Asher's Haunt is the expression of the four quests Asher says all human beings attempt: identity, understanding, meaning, and vocation, or else the single quest to answer four questions: Who am I? What is the world? What is my relation to the world? What do I do now? (Asher's 47th Maxim)
His Friends Say About Him:
"Asher is not a tame lion."
"Asher is, deep down, a predator–at least when he's looking directly at you."
When Asher walks into a place, he has presence. There's no insignificance in the way he fills a space."
"You're a bonfire, Asher."
"Asher is a diva, a man, a survivor, a heretic, a social engineer, a miscreant, an original."
Bio Contributed by a Haunt Resident
Asher Black is an enigma, but observation *will* reveal certain things about him. For example, on the most basic, surface level, it is evident that mine host is a talker first, and a writer second. In fact, he is currently exploring technology that will turn spoken words into written ones, enabling him to conflate talking and writing. Anyone who has spent any time with him at all knows that he loves to hold forth, and discuss, and discourse, and argue, and incite, and bewilder, and instruct, and persuade, and cajole, both in person and in print. And that he does these things most brilliantly after midnight.
Observed a bit more attentively, Asher reveals further a tendency toward devious thought, and an inclination to the heretical. Moreover, he rather likes these qualities about himself. The latter trait arises, perhaps, from the fact that he will listen as intently as he will hold forth, and if he perceives himself to have been wrong about something, he changes his position immediately to be right. (This, however, is a more speculative observation, and so let us return to the traits of Asher’s that pure attention reveals.) He is unafraid of the dark, can think about and act upon several ideas simultaneously, and smokes, not absent-mindedly or efficiently, but ritually (and please put your Freud away. Sometimes a pipe is just a pipe. Now, cigars, on the other hand…definitely Freudian. Just think about it.).
Asher was heard to remark recently, “I like my food like most things (Asher said “women”): delicate yet hearty.” This remark is germaine here because it points to another trait of Asher’s which it is impossible not to observe: he is an epicure of the old school, or at least an assiduous student thereof. In tobacco, food, clothing, and so on and so on, Asher knows what he likes, and what he likes are fine things.
Asher demonstrates an unmistakeable facility in writing, with a tendency toward the Romantic (heretical?). He has written editorials, poems, stories, and other, less easily classified works, some of which he has displayed for the delectation of Haunt residents. A far wider audience is indicated, in the opinion of this humble scrivener.
Another Bio Contributed by a Haunt Resident
Asher Black is rumored to have an alter ego.

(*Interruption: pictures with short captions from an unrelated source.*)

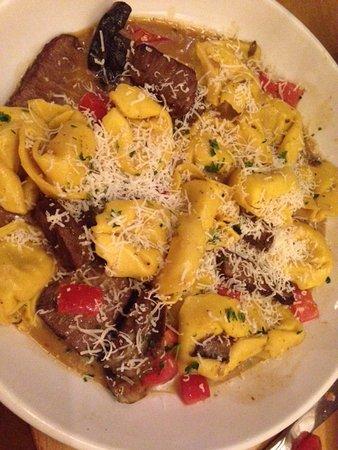 olive garden cutler bay fotos n mero de tel fono y restaurante opiniones tripadvisor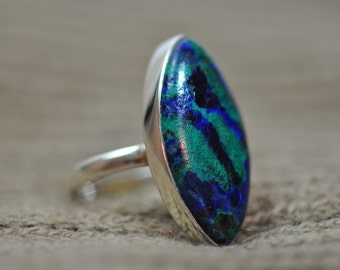 Azurite Malachite Ring Size 8
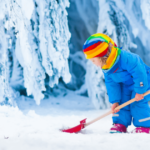 Montessori and Preschool Activities for Winter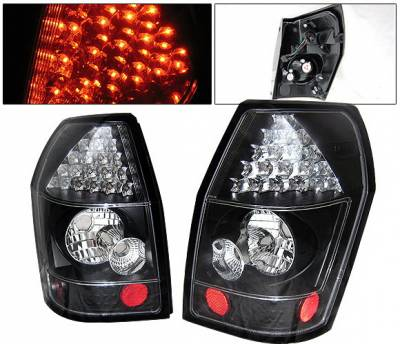 Headlights & Tail Lights - Led Tail Lights - 4 Car Option - Dodge Magnum 4 Car Option LED Taillights - Black - LT-DMAG05LEDJB-YD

Black Asher has the voice of a smoker. Not dry, but a little rough. But his voice is also like the bitterest and smoothest of chocolate, the kind one takes in small bits and toasts over the flame of candle late at night. One sinks slightly into that voice whenever he speaks, without quite being aware of it until one must move to extricate oneself afterward.
He has been called “persuasive”, “resourceful”, “ingenious”, “impetuous” and something of a “miscreant”, but he has a penchant for conspiracy. He has a tendency to teach, even when he doesn’t mean to. His style in everything has the flair of the passionate romantic. He is moody, ranging from delirious comedy to fits of dark brooding.
He is tall, very dark haired, limber, always wears all black, down to his exquisite socks and lacy black wingtips or calf-length black boots. Favors trenchcoats, sometimes but rarely wears a “sam spade” hat. Smokes a pipe – generally black sandblast briar.
He will not say where he is from, and is capable of a variety of strange or foreign accents, and bits of language. His parents, he says, are long dead, and he has no family. It is rumored that he has a secret love. He is also a heretic of several churches.
Familiar with the knife, suggesting a rough background, yet his tastes run to fastidious refinery. He cooks, usually Italian, favors certain wines and liquors but is never drunk, prefers a blend of tobacco that is moist pitch black but not overly sweet laced with spicy Turkish and pungent American Indian varieties. He tends to look angry or unhappy when he is only thinking, which is most of the time.
Black Asher has certain unusual capabilities or tendencies.
Bio From the Second Haunt
Asher Black has lived in many places, been and done many things, worn and still simultaneously wears many hats. Asher has also, at times, quite drastically changed his appearance, and (in keeping with his motto) changed organizations, beliefs, and relationships. Certain things, however, have remained constant. Asher is currently:
These things seem unlikely to change, since Asher can’t help but do them wherever he goes, in whatever capacity he works or lives, and however he appears. And if one looks closely, Asher has always written, published, or taught, in part, to persuade. So naturally, he has been many times a salesman, business owner, founder and/or leader of enterprises and organizations, and has appeared (on occasion, in one shape or another) before a microphone, in the lens of a camera, and under a public spotlight.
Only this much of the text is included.